## GOAL OF THE EXERCISE
Repeat exactly each line of the data provided below.
***** SUPPLIED RECORDS
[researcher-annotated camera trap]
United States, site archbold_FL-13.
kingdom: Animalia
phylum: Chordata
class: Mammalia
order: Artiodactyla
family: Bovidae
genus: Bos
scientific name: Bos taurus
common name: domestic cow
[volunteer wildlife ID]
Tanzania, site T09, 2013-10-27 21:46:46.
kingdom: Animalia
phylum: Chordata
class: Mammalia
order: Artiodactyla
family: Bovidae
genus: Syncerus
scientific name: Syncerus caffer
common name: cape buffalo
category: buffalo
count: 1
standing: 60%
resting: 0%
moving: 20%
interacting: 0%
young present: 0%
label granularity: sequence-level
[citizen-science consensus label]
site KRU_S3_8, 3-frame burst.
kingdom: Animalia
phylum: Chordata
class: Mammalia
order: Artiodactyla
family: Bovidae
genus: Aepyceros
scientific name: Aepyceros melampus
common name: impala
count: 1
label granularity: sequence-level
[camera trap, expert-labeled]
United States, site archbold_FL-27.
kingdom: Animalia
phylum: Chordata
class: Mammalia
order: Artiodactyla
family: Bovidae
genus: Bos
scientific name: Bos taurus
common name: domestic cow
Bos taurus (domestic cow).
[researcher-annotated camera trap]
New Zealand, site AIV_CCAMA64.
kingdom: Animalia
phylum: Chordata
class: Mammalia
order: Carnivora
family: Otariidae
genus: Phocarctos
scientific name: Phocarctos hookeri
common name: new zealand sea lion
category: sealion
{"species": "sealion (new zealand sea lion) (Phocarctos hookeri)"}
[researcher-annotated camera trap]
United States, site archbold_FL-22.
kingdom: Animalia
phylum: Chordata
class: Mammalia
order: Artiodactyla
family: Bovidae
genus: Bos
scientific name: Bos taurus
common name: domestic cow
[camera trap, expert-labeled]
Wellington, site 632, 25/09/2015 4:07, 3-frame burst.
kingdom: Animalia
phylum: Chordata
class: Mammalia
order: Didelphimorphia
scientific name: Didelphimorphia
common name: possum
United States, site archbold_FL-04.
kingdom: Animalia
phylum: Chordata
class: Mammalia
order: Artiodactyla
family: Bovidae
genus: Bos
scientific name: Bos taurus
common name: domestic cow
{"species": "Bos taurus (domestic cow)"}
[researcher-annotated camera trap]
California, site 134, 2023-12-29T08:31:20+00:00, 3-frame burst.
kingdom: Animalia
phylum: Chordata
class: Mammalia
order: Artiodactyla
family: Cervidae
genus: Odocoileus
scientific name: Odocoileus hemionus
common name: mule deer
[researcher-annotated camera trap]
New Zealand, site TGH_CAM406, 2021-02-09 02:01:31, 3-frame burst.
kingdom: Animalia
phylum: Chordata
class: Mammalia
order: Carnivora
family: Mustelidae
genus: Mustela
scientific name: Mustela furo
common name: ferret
**********
## TASK OUTPUT
[researcher-annotated camera trap]
United States, site archbold_FL-13.
kingdom: Animalia
phylum: Chordata
class: Mammalia
order: Artiodactyla
family: Bovidae
genus: Bos
scientific name: Bos taurus
common name: domestic cow
[volunteer wildlife ID]
Tanzania, site T09, 2013-10-27 21:46:46.
kingdom: Animalia
phylum: Chordata
class: Mammalia
order: Artiodactyla
family: Bovidae
genus: Syncerus
scientific name: Syncerus caffer
common name: cape buffalo
category: buffalo
count: 1
standing: 60%
resting: 0%
moving: 20%
interacting: 0%
young present: 0%
label granularity: sequence-level
[citizen-science consensus label]
site KRU_S3_8, 3-frame burst.
kingdom: Animalia
phylum: Chordata
class: Mammalia
order: Artiodactyla
family: Bovidae
genus: Aepyceros
scientific name: Aepyceros melampus
common name: impala
count: 1
label granularity: sequence-level
[camera trap, expert-labeled]
United States, site archbold_FL-27.
kingdom: Animalia
phylum: Chordata
class: Mammalia
order: Artiodactyla
family: Bovidae
genus: Bos
scientific name: Bos taurus
common name: domestic cow
Bos taurus (domestic cow).
[researcher-annotated camera trap]
New Zealand, site AIV_CCAMA64.
kingdom: Animalia
phylum: Chordata
class: Mammalia
order: Carnivora
family: Otariidae
genus: Phocarctos
scientific name: Phocarctos hookeri
common name: new zealand sea lion
category: sealion
{"species": "sealion (new zealand sea lion) (Phocarctos hookeri)"}
[researcher-annotated camera trap]
United States, site archbold_FL-22.
kingdom: Animalia
phylum: Chordata
class: Mammalia
order: Artiodactyla
family: Bovidae
genus: Bos
scientific name: Bos taurus
common name: domestic cow
[camera trap, expert-labeled]
Wellington, site 632, 25/09/2015 4:07, 3-frame burst.
kingdom: Animalia
phylum: Chordata
class: Mammalia
order: Didelphimorphia
scientific name: Didelphimorphia
common name: possum
United States, site archbold_FL-04.
kingdom: Animalia
phylum: Chordata
class: Mammalia
order: Artiodactyla
family: Bovidae
genus: Bos
scientific name: Bos taurus
common name: domestic cow
{"species": "Bos taurus (domestic cow)"}
[researcher-annotated camera trap]
California, site 134, 2023-12-29T08:31:20+00:00, 3-frame burst.
kingdom: Animalia
phylum: Chordata
class: Mammalia
order: Artiodactyla
family: Cervidae
genus: Odocoileus
scientific name: Odocoileus hemionus
common name: mule deer
[researcher-annotated camera trap]
New Zealand, site TGH_CAM406, 2021-02-09 02:01:31, 3-frame burst.
kingdom: Animalia
phylum: Chordata
class: Mammalia
order: Carnivora
family: Mustelidae
genus: Mustela
scientific name: Mustela furo
common name: ferret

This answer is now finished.